GCGE-YOLO: Improved YOLOv5s Algorithm for Object Detection in UAV Images
Gang Xiong, Juntong Qi, Mingming Wang, Chong Wu, Hailiang Sun
Abstract
Current general-purpose object detection algorithms cannot fully extract the features of small objects in UAV aerial images, and they usually suffer from problems such as large size, complex structure and large computation, making it difficult to deploy real-time object detection algorithms with high precision in UAV platforms.
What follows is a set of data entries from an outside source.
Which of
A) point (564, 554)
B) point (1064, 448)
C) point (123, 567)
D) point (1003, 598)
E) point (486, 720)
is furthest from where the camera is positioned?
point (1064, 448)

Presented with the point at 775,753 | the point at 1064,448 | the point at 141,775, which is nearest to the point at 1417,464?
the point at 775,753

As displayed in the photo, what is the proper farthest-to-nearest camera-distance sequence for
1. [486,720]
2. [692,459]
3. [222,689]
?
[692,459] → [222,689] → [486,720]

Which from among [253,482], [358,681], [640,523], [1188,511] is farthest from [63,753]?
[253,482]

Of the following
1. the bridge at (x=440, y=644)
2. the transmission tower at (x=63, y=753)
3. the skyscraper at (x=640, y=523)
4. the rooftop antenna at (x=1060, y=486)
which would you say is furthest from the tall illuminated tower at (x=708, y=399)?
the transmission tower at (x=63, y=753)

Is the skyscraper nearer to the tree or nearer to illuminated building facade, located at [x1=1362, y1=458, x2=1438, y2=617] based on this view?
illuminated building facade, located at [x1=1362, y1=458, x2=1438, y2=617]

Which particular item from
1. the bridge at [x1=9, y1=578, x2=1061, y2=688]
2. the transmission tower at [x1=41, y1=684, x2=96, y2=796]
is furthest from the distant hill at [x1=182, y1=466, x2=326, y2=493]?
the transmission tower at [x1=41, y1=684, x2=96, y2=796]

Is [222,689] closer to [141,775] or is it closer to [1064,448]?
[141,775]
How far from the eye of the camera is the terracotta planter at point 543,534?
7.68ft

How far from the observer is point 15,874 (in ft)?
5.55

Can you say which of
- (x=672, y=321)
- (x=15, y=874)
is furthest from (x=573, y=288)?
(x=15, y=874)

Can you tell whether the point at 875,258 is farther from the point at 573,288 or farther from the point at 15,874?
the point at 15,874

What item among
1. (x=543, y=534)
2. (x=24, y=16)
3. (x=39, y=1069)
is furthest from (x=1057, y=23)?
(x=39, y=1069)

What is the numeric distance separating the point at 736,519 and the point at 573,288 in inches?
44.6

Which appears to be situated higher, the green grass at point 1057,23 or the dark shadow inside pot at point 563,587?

In response to the above problems, this paper intends to optimize the YOLOv5s algorithm and proposes a GCGE-YOLO algorithm that is lightweight and offers improvements in precision over the baseline. Firstly, the GhostNet is introduced to compress the Backbone of YOLOv5s to reduce the complexity and computation of the network model; secondly, the coordinate attention (CA) is introduced in the Backbone to make the model pay more attention to the main information to improve the precision; thirdly, GSConv combined with GhostNet is used as the Neck to fuse the detail information in the shallow feature map and enhance the feature extraction ability for small objects; finally, EIoU is used as the loss function of the algorithm to improve the object border localization precision while enhancing the speed of bounding box regression. In this paper, experimental validation is conducted on the public dataset VisDrone2021 and the algorithms are deployed on the embedded platform NVIDIA Jetson Xavier NX. The experimental results show that compared with the YOLOv5s algorithm, the GCGE-YOLO algorithm improves the FPS by 41.4%, compresses the model parameters by 39.4%, reduces the model size by 37.5%, reduces the computation by 31.7%, and improves the mAP by 1.5%. In all, the GCGE-YOLO algorithm achieves good improvements in all aspects and can meet the requirements of real-time object detection for UAV platforms.